▶ _Stored data entries_

■ ■ ■ ■ ■ ■ ■

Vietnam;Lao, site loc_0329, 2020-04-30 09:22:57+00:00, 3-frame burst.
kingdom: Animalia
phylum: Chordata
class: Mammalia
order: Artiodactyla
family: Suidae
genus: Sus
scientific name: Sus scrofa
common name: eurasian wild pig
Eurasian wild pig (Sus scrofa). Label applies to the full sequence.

■ ■ ■ ■ ■ ■ ■

▶ _Task description_
The answer must be the line containing "class: Mammalia" and every line after it through the end of the records, repeated exactly.

▶ _Result of this task_
class: Mammalia
order: Artiodactyla
family: Suidae
genus: Sus
scientific name: Sus scrofa
common name: eurasian wild pig
Eurasian wild pig (Sus scrofa). Label applies to the full sequence.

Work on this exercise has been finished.